Exercise prompt ::
For this exercise, output exactly and only the lines running from the one with "2020 Lincoln Corsair Standard" through the final line of the data below, without pictures.

Data provided ::

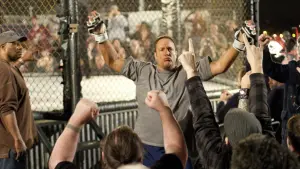 Задник к фильму "Толстяк на ринге" #298901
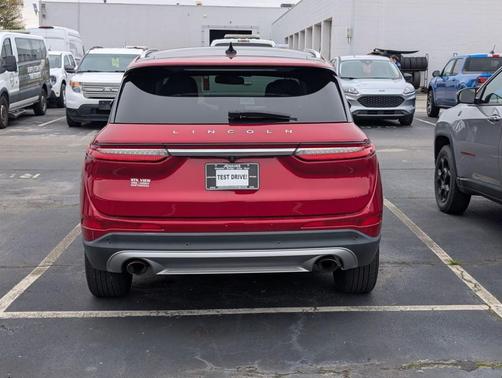 2020 Lincoln Corsair Standard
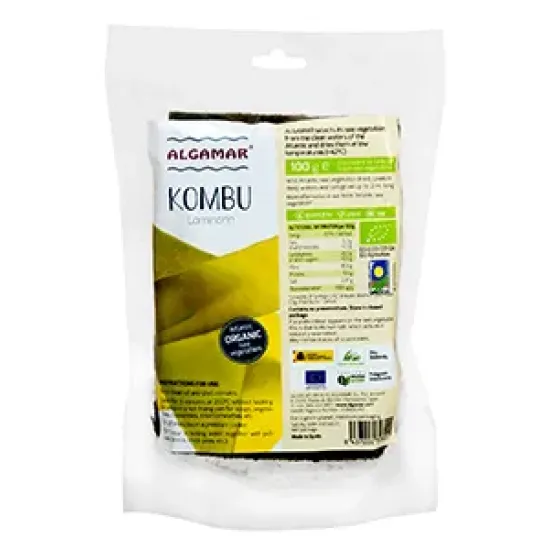 Kombu eco 100g Algamar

Task answer ::
 2020 Lincoln Corsair Standard
 Kombu eco 100g Algamar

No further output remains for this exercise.